Figure 5. Time Variation of the Frequency Spectra
In Figure 5, the variation in time of every frequency spectral analysis is properly arranged. The progress of the bearing damage can be clearly observed. At the beginning of the measurements, the same frequency pattern is consistent with those seen in Figure 4. Starting at the 16th test series, the amplitude in the range between 80 to 140 kHz is clearly pronounced, showing the beginning of metallic contact between shaft and shell, and eventually leading to a bearing failure.
To establish a relationship between these results and the other measured variables at the test bench, the integral of the frequency spectra values in ranges between 80 kHz and 140 kHz was calculated to characterize the AE signal.
Figure 6. Result of Static Applied Load Test on
Half-shell Glyco 40 Bearing
In Figure 6, the value of this integral is given next to the progress courses of load, torque and bearing back temperature.
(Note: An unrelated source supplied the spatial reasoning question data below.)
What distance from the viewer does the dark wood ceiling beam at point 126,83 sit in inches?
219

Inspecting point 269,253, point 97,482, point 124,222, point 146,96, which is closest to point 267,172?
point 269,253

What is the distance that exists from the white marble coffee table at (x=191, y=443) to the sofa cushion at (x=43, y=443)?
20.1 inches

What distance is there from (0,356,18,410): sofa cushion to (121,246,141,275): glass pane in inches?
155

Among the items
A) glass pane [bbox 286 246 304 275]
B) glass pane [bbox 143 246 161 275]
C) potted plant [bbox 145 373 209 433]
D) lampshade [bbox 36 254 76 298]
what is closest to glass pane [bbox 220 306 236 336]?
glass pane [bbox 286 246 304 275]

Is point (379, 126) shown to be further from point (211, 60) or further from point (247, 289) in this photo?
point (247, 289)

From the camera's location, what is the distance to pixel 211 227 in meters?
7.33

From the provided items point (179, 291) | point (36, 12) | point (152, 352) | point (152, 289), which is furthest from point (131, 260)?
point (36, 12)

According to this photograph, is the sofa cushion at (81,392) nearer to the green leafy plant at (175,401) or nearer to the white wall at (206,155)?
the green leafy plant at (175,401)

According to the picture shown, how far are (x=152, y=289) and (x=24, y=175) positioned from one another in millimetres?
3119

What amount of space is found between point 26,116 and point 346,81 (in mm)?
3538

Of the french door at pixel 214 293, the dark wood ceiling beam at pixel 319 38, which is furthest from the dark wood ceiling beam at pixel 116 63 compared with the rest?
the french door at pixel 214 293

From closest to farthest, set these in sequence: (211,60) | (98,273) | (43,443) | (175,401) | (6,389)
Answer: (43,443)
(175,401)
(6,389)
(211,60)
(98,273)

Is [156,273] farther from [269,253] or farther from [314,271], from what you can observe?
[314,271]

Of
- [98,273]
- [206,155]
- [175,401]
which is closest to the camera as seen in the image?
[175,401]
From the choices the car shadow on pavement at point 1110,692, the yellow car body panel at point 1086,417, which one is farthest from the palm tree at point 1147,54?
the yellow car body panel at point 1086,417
The initial bearing damage can be recognized where the loading force at the bearing was gradually increased up to 4.5 kN. This corresponds with the abrupt increase of the torque signal.
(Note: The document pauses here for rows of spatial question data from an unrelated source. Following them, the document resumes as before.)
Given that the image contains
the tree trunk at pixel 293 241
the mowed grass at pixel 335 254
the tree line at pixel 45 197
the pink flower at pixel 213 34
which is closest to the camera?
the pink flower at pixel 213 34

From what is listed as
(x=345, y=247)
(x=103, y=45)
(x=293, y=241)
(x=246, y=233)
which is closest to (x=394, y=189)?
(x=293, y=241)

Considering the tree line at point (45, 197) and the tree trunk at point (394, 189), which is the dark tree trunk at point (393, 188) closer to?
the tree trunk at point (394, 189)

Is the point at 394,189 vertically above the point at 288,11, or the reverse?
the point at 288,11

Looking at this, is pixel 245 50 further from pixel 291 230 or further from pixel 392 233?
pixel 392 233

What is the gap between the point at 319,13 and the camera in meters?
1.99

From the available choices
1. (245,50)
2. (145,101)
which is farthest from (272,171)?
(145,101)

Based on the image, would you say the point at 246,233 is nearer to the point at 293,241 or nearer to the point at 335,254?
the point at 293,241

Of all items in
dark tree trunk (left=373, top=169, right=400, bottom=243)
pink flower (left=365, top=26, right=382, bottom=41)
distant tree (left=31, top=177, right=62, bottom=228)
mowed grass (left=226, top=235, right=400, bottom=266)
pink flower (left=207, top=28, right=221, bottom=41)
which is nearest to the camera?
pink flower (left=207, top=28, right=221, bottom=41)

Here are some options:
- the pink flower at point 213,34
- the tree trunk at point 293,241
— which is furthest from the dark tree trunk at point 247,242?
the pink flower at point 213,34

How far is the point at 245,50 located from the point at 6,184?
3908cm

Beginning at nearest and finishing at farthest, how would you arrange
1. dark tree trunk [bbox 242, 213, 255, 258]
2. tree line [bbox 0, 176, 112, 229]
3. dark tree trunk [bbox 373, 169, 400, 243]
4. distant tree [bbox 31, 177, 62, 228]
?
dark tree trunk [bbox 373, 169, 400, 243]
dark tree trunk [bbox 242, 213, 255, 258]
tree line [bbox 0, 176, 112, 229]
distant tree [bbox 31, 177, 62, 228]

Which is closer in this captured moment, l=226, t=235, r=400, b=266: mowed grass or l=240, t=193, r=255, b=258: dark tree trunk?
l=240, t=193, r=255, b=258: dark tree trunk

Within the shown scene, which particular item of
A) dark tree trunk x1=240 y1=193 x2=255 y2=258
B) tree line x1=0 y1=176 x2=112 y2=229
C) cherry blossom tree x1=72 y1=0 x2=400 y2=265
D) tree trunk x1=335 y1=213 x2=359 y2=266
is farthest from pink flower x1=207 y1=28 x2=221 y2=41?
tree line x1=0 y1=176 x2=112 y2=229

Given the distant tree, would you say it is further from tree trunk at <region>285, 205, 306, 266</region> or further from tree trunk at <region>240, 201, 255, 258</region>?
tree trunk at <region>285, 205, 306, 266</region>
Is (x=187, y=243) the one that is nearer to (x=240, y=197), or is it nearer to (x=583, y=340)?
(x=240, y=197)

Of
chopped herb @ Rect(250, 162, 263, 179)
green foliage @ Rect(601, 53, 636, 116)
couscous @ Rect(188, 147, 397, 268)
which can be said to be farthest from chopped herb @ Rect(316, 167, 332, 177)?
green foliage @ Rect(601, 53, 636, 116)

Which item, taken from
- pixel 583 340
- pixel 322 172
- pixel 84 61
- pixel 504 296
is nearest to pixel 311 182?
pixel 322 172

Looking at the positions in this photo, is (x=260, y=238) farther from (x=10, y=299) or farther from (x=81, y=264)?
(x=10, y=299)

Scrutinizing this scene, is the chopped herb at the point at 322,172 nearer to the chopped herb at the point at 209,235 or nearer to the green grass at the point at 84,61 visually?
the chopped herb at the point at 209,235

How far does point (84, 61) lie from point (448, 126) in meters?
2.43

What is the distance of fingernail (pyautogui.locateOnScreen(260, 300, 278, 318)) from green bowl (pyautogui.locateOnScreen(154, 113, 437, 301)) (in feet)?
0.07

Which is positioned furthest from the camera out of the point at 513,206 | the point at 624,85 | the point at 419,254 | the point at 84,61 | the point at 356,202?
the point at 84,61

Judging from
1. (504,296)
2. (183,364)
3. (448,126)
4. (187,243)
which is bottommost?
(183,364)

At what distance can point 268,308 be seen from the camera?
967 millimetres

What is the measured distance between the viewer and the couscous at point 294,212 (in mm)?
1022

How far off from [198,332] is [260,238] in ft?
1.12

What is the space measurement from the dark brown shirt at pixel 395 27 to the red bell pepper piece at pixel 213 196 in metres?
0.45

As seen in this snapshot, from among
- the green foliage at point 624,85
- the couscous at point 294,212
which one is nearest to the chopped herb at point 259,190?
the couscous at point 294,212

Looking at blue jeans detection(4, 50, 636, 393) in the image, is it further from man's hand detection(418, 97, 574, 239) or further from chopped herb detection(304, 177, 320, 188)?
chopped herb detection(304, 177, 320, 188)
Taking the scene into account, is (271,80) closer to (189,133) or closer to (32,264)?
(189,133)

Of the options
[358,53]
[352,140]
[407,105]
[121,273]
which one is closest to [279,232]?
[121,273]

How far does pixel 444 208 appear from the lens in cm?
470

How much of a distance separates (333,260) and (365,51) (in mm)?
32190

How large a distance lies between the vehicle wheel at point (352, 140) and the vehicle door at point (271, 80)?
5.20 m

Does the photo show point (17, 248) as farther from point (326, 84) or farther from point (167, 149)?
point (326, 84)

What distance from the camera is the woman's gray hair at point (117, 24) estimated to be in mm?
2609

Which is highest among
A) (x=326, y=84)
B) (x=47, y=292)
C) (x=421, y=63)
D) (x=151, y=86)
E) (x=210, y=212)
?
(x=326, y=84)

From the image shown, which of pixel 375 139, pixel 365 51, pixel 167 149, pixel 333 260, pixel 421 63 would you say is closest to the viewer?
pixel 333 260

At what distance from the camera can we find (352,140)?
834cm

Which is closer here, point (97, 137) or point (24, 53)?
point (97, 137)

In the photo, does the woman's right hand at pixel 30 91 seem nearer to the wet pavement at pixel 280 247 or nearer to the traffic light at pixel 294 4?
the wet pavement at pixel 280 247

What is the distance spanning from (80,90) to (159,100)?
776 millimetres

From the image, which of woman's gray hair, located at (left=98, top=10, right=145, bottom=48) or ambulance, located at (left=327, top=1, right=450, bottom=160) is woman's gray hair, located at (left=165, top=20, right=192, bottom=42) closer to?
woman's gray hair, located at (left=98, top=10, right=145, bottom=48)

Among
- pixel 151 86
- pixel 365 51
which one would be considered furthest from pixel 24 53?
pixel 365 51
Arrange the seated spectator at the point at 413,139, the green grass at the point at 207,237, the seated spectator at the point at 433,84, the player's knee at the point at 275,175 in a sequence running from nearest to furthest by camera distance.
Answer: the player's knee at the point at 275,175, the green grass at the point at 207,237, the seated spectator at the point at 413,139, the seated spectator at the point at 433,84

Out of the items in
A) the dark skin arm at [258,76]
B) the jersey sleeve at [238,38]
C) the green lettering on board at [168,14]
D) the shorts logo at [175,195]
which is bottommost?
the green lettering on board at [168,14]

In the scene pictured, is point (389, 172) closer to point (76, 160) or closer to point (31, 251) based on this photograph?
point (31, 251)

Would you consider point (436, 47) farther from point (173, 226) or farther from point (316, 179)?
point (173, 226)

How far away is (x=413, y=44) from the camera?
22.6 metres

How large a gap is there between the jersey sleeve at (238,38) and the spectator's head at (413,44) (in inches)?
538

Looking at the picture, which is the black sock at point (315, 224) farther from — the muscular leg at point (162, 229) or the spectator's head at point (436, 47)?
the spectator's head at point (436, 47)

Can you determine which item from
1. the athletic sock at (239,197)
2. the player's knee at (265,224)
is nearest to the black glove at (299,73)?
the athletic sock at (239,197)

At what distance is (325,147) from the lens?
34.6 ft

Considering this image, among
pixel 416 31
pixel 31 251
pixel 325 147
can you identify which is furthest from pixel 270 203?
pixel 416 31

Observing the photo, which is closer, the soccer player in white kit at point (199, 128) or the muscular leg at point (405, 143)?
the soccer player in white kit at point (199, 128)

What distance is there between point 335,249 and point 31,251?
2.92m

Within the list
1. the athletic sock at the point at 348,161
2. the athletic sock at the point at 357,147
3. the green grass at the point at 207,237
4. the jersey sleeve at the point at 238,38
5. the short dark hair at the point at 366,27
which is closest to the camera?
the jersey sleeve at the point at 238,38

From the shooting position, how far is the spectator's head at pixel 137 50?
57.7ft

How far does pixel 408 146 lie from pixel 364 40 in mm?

Following a slight delay, the bearing back temperature increases strongly and reaches a maximum value of 215°C. The increase of the composite acoustic spectral emission precedes the increase observed in the torque and temperature curve. This procedure clarifies that with the AE signal a bearing failure can be recognized seconds before it occurs. After testing, the sliding bearing was classified as defective.
Further analysis is required to fully explain the extent to which each of the measured variables influence the acoustic signal. All of the variables - shell material, speed, temperature and lubricant viscosity - are of interest.Further investigations presented similar results although bearing shells with different diameters and materials were used.
These studies demonstrated that acoustic emission analysis is an appropriate measurement procedure to detect incipient failures at sliding bearings through the correlation between the emitted acoustic signal and the energy dissipated in the sliding metallic contacts.
Damage can be recognized independently of contact geometry, sliding speed, shell-material, rear shell temperature, and lubricant temperature with a significant increase of the amplitude in the frequency range around 100 kHz.
A detailed examination of the variables, which are normally involved in the friction process, determined that physical and mechanical parameters of the friction surface, where steel surfaces were involved, did not generate appreciably differing results.
Bearing damage could always be recognized before the initial stage of a failure which was expressed by increasing torque. The monitoring of the bearing back temperature, which is often used to supervise bearings, clearly reacted later than the AE signal. On the basis of these severities, this measurement procedure shows a large potential for a practical use in the early recognition of bearing failures. Acoustic emission analysis also has an extra advantage with the AE-sensor.
It can be mounted far away from the metallic contacts and therefore outside of the housing. Relative to engine analysis, there are no changes required for the engine compartment, cabling or housing configurations. The transferability of these results to nonstationary loaded bearings, for example in combustion engines, remains uncertain and its investigation could become the main purpose for further works.
The success of a continuous surveillance system will depend on its configuration relative to the specific mechanical interactions. Machine-specific data collection parameters and data management functions will need to be developed to enable integration of the right criteria, and identification of incipient failure. For continuous surveillance systems, significant storage and processing capacity is required to manage the relatively large amounts of data and processing algorithms.